Further analysis revealed a direct correlation of IL-6 and acute phase proteins with AST. In severe COVID-19 cases. To sum up, these observations confirm the critical impact of systemic inflammation and specifically IL-6 on liver injury. Furthermore, these observations led to the establishment of abnormal AST and direct bilirubin (DBil) at hospital admission as independent risk factors for increased COVID-19 mortality.

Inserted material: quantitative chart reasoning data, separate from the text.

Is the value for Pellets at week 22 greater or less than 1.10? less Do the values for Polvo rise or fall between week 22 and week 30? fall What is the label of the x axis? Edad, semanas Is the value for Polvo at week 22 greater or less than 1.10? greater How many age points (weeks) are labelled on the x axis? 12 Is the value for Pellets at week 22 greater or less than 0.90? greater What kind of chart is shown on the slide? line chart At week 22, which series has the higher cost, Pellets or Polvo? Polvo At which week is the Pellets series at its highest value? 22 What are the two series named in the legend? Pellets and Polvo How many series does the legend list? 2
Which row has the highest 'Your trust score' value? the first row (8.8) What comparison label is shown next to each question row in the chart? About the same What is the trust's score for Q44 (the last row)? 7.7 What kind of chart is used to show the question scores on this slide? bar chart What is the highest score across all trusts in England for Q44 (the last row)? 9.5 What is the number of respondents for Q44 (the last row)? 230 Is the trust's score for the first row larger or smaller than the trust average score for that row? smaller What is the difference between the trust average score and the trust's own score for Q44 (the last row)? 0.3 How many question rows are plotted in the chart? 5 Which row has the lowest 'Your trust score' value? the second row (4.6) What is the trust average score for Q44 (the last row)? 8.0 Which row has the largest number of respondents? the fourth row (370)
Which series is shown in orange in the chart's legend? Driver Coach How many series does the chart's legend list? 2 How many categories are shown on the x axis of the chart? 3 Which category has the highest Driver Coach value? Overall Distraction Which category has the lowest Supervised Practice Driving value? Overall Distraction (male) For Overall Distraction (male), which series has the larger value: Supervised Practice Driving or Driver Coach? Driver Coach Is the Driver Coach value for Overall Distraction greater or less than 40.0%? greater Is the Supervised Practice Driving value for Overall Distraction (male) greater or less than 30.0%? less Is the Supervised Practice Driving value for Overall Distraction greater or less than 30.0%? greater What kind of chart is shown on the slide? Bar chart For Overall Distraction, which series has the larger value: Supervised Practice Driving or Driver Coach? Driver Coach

We can emphasize that the pathological examination of liver tissues from deceased patients with COVID-19 confirmed that liver involvement of COVID-19 was characterized by microvesicular steatosis, focal necrosis with lymphocytes infiltration, and micro thrombosis in the portal area. Furthermore, pathological levels DBil were often found during the hospitalization of deceased COVID-19 patients. Both baseline and higher AST and DBil levels were independently associated with in-hospital death in patients with COVID-19. While liver anomalies are typical in COVID-19, these findings indicate that the liver is unlikely to be the primary organ driving COVID-19 mortality.
Since the number of people who develop severe and fatal COVID-19 is increased in elderly patients and those with liver failure and NAFLD, it is typically advised that older COVID-9 patients on hepatotoxic medication be closely followed up. Moreover, NAFLD can make the liver more sensitive to the most recommended and widespread antipyretic medication treatment for symptomatic diseases, such as acetaminophen[35,36]. However, while the association of the COVID-19 with the liver steatosis disease is still unknown, a recent histological study of a COVID-19 patient's liver revealed microvesicular liver steatosis[19,37].